Peptides exert important biological functions but their application is hindered by their susceptibility to proteolysis and poor stability in vivo. Thus, functional peptide mimics have drawn a great deal of attention to address this challenge. Poly(2-oxazoline)s, a class of biocompatible and proteolysis-resistant polymer, can work as host defense peptide mimics without following the general membrane-targeting mechanism as shown in our previous work. This observation encouraged us to figure out if poly(2-oxazoline)s are special and break the general membrane-targeting mechanism of host defense peptides and their mimics. In this study, we aimed at the connection between structure and antibacterial mechanism of poly(2-oxazoline)s. A new γ-aminobutyric acid (GABA)-pendent poly(2-oxazoline) was synthesized and investigated to compare with glycine-pendent poly(2-oxazoline) in our previous study, with the former polymer has two extra CH₂ groups in the sidechain to increase the hydrophobicity and amphiphilicity. Membrane depolarization assay suggested that incorporating two more CH₂ groups into the sidechain of poly(2-oxazoline) resulted in a mechanism switch from DNA-targeting to membrane-targeting, which was supported by the slow time-kill kinetics and slightly distorted and sunken membrane morphology. Besides, GABA-pendent poly(2-oxazoline) showed potent activity against methicillin-resistant S. aureus and low hemolysis on human red blood cells. Moreover, repeated use of the antimicrobial poly(2-oxazoline) did not stimulate bacteria to obtain resistance, which was an obvious advantage of membrane-targeting antimicrobial agents.

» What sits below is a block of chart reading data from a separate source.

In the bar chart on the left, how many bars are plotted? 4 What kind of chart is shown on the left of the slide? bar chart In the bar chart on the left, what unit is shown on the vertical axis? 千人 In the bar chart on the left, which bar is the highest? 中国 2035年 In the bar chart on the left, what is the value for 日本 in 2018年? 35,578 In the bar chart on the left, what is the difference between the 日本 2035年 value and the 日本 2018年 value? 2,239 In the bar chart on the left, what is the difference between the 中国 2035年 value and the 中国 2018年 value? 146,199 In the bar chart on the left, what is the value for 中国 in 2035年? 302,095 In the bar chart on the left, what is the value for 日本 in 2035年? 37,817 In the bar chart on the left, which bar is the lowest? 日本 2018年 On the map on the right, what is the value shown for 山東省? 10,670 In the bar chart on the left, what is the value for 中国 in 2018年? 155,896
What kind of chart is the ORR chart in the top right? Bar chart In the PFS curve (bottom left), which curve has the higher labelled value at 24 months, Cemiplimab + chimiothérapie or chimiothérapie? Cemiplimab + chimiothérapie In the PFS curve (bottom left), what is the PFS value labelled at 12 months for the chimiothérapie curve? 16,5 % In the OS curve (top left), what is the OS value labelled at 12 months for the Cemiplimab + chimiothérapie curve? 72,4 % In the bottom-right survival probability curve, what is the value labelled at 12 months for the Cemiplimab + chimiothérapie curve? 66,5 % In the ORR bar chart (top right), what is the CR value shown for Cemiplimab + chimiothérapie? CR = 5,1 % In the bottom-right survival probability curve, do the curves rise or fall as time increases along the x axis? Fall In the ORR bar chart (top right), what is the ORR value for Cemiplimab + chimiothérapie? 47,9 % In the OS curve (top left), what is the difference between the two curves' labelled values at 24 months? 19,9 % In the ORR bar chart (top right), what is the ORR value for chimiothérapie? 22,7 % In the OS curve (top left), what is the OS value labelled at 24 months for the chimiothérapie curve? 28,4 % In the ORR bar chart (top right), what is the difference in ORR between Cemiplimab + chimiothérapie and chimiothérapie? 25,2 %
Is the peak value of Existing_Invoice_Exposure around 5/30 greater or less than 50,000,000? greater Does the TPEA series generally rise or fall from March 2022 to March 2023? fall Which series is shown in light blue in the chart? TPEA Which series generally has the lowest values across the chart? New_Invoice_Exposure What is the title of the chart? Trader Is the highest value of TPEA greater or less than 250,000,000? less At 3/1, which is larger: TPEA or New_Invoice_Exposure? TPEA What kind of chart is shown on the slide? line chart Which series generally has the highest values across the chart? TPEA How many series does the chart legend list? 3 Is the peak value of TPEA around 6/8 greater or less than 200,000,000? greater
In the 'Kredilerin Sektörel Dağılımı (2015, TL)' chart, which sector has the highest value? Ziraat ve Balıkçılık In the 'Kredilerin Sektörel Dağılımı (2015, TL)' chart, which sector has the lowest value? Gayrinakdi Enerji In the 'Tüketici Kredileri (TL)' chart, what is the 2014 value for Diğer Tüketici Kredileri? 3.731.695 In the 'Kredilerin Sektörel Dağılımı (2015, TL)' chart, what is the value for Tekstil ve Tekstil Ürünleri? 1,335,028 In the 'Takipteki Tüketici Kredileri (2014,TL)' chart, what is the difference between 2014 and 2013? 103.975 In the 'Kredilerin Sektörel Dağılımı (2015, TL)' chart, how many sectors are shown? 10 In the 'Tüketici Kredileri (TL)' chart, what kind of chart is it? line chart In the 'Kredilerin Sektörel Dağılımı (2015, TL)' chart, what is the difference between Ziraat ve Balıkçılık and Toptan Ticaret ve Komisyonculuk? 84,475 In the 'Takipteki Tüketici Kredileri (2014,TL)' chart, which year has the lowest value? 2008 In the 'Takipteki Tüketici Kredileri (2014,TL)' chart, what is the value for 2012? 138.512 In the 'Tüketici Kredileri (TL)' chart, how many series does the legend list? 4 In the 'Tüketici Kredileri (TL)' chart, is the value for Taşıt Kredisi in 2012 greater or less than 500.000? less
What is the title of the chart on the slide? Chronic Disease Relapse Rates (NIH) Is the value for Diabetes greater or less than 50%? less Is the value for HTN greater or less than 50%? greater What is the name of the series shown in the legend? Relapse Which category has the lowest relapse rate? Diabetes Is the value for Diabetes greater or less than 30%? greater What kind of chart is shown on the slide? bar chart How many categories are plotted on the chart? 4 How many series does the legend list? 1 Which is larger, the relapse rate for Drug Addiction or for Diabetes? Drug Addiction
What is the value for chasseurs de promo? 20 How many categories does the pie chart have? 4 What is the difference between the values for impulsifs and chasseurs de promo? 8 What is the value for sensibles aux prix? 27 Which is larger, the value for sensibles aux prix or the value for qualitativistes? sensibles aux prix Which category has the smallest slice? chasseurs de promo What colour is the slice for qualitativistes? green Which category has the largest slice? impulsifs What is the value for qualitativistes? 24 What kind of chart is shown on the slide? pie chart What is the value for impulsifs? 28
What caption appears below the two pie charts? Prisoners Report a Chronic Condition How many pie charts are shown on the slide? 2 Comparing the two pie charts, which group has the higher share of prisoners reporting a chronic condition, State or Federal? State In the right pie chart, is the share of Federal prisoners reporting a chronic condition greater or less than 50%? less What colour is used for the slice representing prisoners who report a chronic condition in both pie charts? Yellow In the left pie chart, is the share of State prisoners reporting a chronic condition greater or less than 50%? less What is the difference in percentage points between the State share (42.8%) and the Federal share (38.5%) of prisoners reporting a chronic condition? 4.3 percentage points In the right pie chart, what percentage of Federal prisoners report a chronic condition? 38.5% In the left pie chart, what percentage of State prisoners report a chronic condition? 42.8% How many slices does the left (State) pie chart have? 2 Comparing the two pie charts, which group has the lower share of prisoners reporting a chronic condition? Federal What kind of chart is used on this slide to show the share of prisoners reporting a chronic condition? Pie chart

肽发挥重要的生物学功能，但由于其对蛋白水解的敏感性和体内的不良稳定性而受到阻碍。因此，功能性肽模拟物引起了极大的关注以应对这一挑战。聚（2-恶唑啉）是一类具有生物相容性和耐蛋白水解性的聚合物，可以用作宿主防御肽模拟物，而无需遵循我们先前工作中所示的一般膜靶向机制。该观察结果鼓励我们弄清楚聚（2-恶唑啉）是否特殊，并打破了宿主防御肽及其模拟物的一般膜靶向机制。在这项研究中，我们针对聚（2-恶唑啉）s的结构与抗菌机制之间的联系。在我们以前的研究中，合成了一种新的γ-氨基丁酸（GABA）-悬垂型聚（2-恶唑啉），并将其与甘氨酸-悬垂的聚（2-恶唑啉）进行了比较，前一种聚合物具有两个额外的CH ₂侧链中的基团增加疏水性和两亲性。膜去极化测定表明，在聚（2-恶唑啉）的侧链中再引入两个CH ₂基团会导致从DNA靶向转变为膜靶向的机制，这是由缓慢的时间杀灭动力学和轻微扭曲和下陷所支持的膜形态。此外，GABA悬垂型聚（2-恶唑啉）对耐甲氧西林的金黄色葡萄球菌显示出有效的活性，并且对人的红细胞的溶血性低。此外，重复使用抗微生物剂聚（2-恶唑啉）不会刺激细菌获得耐药性，这是靶向膜的抗微生物剂的明显优势。